Overall, housing starts jumped 5 percent in May, to a seasonally adjusted annual rate of just over 1.3 million units, the highest level since July 2007.
The construction of single-family homes increased 3.9 percent in May to a rate of 936,000 units. All of the gain was in the Midwest, where construction activity rose 62 percent. Housing starts fell in the Northeast, South and West, the report said.
Lawrence Yun, chief economist for the National Association of Realtors, described Tuesday’s report as “fantastic news.”
“The Midwest region experienced the biggest gain and hence the region will remain more affordable,” he said in statement on Twitter. “The more unaffordable West region will continue to experience an intense house shortage, as both housing permits and housing starts fell in that region.
“For the country as a whole, an additional 20 percent to 25 percent gain in home construction is needed to make the market more balanced,” Yun said.
The government also slightly revised its numbers for April down, to a seasonally adjusted annual rate of 1.2 million units.
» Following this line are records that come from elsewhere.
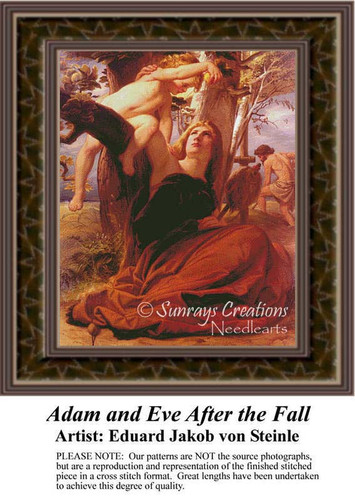 Adam and Eve After the Fall, Fine Art Counted Cross Stitch Pattern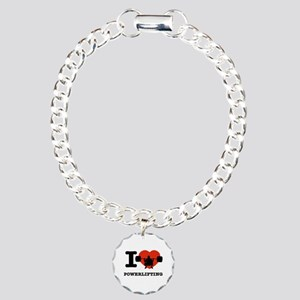 I love Power lifting Charm Bracelet, One Charm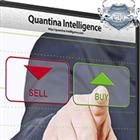 Quantina Binary Options Precision Indicator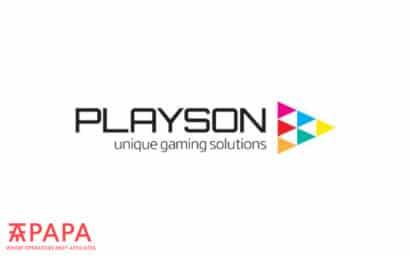 Playson new CCO Tamas Kusztos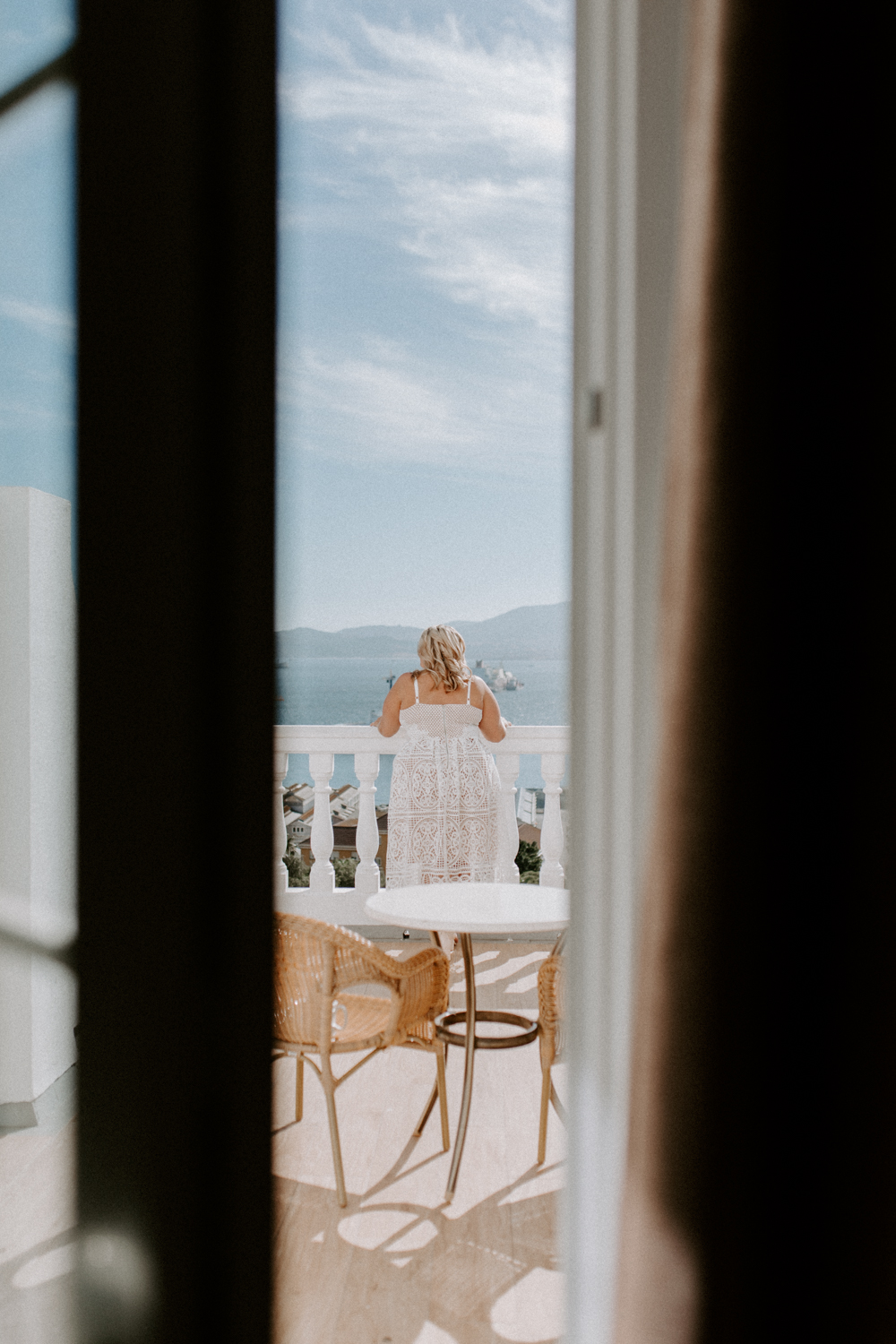 first look on the balcony at the rock hotel in Gibralter-4.jpg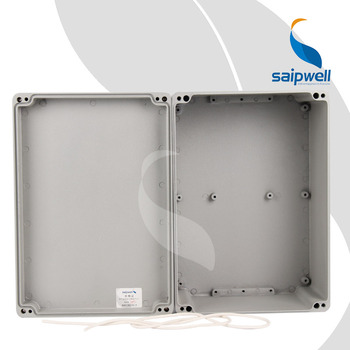 China supplier Weatherproof IP65 Aluminum Project Enclosure and box for electronics  elements with CE ROHS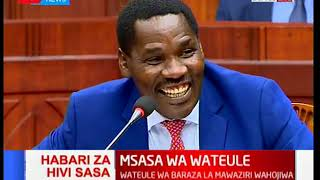 Peter Munya makes MPs vetting him crack into laughter with the word 'Pkosing'
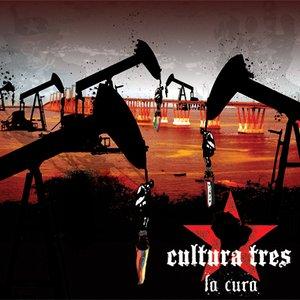 Image for 'La Cura'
But the moderating indicator in the report was building permits, a proxy for future construction, which fell 4.6 percent. Permits to build single-family homes fell 2.2 percent in May to a pace of 884,000 units, the lowest level since September 2017.
The solid job market has helped to boost demand for new homes. Housing starts have risen 11 percent so far this year, with gains for both single family houses and apartment buildings.